The other day I was skimming through Facebook and saw this ad:
Disciple Fast Track. I had to do a double take. Seeing this add made me stop and consider what the purpose of this program might be. I read a little bit more about it.
“Fast Track … is ideal for busy people who want to fit a comprehensive Bible study into their schedule.”
I no doubt think that the producers of this curriculum have the best intentions. In fact, it looks like it could be something that everyone would benefit from: a 24 session overview of both the Old and New Testaments. But I think the title of the series misses several crucial pieces of discipleship.
Busy lives are counter-productive. You don’t need me to remind you about sabbath. Sabbath is anti-empire. Sabbath makes us acknowledge that we aren’t really in control of anything. Instead of producing curriculum to meet the needs of busy lives, why not invite people to reorient their lives into something more holistic?
Discipleship is slow. Jesus walked around with his crew for three years. Relational bonds take an investment of time. Disciples are grown and cultivated, watered and nourished. You can’t mass produce them or assemble them in a production line.

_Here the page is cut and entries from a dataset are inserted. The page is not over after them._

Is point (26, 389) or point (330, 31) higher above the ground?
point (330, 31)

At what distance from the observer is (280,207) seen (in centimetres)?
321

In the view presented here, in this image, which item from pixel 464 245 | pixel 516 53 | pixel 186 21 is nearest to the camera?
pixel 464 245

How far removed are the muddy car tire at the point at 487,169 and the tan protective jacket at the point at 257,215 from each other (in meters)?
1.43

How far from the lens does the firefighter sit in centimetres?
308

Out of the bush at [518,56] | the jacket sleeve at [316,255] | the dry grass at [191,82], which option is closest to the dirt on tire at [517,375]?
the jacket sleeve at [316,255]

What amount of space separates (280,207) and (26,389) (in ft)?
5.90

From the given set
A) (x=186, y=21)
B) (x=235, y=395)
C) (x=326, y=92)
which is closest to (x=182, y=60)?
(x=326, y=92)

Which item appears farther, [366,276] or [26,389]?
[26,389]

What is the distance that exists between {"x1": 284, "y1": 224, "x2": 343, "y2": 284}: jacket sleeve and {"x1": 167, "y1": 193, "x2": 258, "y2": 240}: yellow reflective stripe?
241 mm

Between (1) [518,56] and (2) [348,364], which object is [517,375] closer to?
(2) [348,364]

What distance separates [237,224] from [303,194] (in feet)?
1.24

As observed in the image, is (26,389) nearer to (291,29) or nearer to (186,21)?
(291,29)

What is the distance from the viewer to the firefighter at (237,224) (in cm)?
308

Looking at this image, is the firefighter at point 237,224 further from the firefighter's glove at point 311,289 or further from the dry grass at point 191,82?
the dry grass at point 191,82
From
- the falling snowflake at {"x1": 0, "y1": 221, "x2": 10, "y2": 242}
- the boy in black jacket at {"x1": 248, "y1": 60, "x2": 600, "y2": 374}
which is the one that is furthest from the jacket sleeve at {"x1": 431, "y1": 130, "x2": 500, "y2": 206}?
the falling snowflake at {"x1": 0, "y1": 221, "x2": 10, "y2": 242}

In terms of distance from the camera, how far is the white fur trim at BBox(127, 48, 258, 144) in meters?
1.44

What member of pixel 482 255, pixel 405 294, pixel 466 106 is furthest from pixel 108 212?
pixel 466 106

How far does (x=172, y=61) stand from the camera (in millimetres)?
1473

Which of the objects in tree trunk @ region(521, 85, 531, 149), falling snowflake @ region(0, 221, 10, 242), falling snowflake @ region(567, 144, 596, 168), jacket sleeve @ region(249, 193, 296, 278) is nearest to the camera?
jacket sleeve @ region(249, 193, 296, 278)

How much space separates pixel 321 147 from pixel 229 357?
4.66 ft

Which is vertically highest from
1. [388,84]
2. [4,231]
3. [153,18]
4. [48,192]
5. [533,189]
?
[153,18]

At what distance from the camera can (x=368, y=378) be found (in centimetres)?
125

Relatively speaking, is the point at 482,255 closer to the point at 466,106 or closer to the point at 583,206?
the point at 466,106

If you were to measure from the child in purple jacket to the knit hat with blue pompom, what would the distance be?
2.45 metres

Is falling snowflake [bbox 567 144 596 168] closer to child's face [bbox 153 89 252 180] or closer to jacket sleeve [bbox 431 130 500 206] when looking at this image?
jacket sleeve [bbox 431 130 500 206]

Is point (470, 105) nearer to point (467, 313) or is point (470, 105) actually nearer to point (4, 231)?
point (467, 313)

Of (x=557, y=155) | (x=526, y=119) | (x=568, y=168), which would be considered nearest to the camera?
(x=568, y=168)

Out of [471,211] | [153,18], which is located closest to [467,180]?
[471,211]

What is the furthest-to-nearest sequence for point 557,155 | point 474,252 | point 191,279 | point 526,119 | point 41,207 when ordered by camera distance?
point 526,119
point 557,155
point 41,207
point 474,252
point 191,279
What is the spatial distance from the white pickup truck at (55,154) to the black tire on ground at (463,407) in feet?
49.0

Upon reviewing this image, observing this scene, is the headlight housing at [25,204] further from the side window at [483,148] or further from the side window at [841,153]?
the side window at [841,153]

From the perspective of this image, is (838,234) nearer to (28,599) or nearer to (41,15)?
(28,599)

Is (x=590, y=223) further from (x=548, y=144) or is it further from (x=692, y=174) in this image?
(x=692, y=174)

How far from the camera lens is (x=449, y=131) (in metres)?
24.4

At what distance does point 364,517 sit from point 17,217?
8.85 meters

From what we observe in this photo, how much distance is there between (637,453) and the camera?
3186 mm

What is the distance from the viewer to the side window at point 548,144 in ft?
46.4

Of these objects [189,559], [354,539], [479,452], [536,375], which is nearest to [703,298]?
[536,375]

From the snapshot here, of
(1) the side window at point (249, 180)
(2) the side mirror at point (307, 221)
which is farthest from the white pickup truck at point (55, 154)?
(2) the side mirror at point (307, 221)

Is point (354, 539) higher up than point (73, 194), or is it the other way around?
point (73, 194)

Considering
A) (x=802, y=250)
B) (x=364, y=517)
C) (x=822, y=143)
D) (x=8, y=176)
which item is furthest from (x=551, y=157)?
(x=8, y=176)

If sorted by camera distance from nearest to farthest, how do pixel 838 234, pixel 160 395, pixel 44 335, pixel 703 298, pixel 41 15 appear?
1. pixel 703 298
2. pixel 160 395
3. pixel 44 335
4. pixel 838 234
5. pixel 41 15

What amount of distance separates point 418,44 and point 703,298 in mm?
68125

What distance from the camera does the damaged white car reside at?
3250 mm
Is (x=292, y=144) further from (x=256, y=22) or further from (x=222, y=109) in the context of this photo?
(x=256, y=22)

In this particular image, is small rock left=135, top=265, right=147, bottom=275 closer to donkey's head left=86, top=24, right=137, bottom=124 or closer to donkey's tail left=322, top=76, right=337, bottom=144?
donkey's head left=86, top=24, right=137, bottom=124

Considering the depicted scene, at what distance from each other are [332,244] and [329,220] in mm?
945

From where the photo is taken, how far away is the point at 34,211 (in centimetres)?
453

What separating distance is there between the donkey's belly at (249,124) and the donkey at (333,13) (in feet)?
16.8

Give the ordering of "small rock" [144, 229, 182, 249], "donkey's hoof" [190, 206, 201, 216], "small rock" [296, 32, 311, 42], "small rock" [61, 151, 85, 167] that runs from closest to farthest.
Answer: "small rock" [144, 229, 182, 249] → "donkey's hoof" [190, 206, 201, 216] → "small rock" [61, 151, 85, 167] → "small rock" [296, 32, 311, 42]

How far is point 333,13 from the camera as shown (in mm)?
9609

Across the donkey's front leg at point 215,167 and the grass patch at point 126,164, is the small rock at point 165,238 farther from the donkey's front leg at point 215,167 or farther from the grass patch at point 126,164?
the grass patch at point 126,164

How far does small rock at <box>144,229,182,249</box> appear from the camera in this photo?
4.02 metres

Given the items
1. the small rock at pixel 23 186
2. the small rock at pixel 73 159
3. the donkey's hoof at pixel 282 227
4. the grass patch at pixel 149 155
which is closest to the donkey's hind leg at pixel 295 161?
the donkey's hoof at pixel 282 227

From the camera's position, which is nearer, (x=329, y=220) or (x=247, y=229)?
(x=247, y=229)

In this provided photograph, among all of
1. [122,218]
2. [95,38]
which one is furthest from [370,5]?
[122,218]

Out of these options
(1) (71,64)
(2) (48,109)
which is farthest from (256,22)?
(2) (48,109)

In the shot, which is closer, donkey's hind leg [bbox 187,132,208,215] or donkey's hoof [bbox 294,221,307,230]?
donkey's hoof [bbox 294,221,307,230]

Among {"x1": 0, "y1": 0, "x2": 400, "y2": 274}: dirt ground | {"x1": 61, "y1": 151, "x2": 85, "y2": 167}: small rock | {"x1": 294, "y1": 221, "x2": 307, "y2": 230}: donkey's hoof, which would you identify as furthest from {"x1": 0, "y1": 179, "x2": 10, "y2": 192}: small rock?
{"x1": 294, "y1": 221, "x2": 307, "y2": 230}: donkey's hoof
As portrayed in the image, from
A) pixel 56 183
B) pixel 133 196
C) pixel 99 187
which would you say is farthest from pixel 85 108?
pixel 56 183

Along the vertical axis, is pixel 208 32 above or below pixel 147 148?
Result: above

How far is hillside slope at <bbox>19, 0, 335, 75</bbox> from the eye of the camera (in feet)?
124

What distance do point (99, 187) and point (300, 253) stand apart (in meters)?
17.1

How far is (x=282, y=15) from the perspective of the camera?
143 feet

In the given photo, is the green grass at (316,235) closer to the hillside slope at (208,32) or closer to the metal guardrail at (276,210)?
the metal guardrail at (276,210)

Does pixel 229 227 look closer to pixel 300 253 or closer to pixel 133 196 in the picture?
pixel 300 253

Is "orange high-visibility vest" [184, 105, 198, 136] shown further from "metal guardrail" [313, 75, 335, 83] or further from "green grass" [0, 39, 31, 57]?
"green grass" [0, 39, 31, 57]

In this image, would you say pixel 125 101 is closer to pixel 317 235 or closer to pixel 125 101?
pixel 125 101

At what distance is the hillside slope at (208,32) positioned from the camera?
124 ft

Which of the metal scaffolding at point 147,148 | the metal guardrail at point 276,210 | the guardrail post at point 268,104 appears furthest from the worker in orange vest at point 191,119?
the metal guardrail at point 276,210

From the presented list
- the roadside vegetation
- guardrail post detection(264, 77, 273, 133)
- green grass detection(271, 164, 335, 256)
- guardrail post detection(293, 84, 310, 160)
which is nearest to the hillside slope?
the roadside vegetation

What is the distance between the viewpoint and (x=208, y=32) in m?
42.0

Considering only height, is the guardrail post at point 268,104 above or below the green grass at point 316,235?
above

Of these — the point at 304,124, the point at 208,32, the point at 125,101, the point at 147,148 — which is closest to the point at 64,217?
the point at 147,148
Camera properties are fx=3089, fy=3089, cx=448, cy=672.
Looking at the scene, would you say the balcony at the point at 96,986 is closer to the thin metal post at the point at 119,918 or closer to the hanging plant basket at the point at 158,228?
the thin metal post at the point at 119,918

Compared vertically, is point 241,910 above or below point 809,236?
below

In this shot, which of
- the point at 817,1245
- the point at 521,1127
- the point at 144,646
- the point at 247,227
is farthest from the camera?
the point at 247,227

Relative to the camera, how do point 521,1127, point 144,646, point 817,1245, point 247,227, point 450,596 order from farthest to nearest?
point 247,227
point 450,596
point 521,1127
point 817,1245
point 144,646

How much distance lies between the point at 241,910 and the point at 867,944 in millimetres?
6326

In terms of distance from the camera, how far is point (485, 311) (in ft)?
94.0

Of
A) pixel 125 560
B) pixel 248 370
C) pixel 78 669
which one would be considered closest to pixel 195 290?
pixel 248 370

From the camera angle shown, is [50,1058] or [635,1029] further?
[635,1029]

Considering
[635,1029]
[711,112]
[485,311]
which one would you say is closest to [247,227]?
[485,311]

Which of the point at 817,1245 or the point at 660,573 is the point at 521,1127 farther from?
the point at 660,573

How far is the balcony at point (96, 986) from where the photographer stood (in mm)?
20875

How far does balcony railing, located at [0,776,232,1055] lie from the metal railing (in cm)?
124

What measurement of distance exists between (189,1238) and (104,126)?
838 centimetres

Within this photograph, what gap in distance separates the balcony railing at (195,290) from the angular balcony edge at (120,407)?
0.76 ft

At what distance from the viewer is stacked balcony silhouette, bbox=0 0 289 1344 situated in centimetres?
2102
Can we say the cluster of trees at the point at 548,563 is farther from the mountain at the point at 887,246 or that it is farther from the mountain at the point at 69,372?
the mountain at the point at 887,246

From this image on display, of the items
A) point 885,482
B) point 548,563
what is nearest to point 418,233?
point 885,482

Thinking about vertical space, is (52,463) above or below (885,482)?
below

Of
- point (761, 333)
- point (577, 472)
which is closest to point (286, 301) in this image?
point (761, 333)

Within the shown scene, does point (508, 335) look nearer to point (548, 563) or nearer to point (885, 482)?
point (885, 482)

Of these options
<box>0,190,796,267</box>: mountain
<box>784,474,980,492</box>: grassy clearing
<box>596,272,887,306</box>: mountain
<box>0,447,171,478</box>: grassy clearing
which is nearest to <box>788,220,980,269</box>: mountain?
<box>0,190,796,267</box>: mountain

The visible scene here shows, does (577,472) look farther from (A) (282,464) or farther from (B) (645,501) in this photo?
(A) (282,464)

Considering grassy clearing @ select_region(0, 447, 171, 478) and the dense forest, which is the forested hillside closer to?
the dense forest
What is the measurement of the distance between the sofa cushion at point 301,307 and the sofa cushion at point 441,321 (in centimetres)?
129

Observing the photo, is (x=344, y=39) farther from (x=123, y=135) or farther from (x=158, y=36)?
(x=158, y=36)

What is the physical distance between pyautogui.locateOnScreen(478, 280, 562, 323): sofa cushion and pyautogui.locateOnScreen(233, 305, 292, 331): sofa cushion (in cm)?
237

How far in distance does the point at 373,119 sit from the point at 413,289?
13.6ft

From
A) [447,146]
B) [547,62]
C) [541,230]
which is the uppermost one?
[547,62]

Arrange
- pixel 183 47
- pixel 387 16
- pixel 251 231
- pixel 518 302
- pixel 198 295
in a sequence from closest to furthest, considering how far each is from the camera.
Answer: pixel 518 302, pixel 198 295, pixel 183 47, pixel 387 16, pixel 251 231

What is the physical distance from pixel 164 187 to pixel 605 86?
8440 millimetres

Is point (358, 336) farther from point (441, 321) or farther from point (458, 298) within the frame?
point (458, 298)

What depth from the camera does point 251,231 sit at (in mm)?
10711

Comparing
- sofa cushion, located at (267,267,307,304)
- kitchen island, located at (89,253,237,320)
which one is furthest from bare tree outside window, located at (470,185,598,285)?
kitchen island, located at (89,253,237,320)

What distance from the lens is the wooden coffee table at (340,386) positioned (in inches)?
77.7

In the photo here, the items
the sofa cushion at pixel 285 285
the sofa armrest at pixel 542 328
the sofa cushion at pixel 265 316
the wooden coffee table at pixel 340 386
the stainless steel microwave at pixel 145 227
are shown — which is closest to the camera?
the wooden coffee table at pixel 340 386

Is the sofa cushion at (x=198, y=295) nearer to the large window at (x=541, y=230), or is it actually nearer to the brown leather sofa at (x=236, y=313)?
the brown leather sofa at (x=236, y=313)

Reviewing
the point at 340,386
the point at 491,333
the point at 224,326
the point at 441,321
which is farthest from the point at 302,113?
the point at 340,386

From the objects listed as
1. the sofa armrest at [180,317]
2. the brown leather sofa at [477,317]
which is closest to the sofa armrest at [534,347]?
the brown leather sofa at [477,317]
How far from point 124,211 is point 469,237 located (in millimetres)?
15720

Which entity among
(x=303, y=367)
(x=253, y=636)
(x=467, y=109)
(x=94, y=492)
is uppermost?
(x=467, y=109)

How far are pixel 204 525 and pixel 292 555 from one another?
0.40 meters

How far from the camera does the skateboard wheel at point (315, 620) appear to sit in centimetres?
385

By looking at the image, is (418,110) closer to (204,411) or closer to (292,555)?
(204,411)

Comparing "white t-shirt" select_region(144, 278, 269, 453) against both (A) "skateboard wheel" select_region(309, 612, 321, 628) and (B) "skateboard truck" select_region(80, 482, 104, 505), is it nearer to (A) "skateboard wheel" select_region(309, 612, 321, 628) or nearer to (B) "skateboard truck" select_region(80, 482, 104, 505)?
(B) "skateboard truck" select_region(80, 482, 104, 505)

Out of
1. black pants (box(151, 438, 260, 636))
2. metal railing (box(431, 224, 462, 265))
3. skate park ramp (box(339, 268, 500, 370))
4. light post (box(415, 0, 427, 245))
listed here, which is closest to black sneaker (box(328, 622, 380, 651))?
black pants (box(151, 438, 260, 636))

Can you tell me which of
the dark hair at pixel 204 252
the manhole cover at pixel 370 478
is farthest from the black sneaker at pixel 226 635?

Following Jesus is not a race. Calling it a “fast track” implies that there is competition. It implies that there is a slow track where all the losers end up. Arriving at the disciple finish line first means you win.
We don’t ever finish our participation in Christ. We never stop growing into the reality of what it means to be in Christ, guided by the Spirit, living lives of love to the glory of God. We don’t follow Jesus on a race track and there is not a faster lane. It is a journey, it has scenic views and side trails. Going faster doesn’t get you to the destination more quickly.
It’s clear you don’t like the title. Your implications are negative in nature. It is also important to meet people where they are on their discipleship journey to help them grow. That includes helping them make a level of commitment to study they can accomplish. It’s not that your bullet points are wrong; it’s that you are making those points at the expense of a program of study that can help people in their faith growth.
Thanks for the comment Jerry. As I said in the post, I don’t doubt that the curriculum is helpful. I just think the title could mislead people in how they think about discipleship.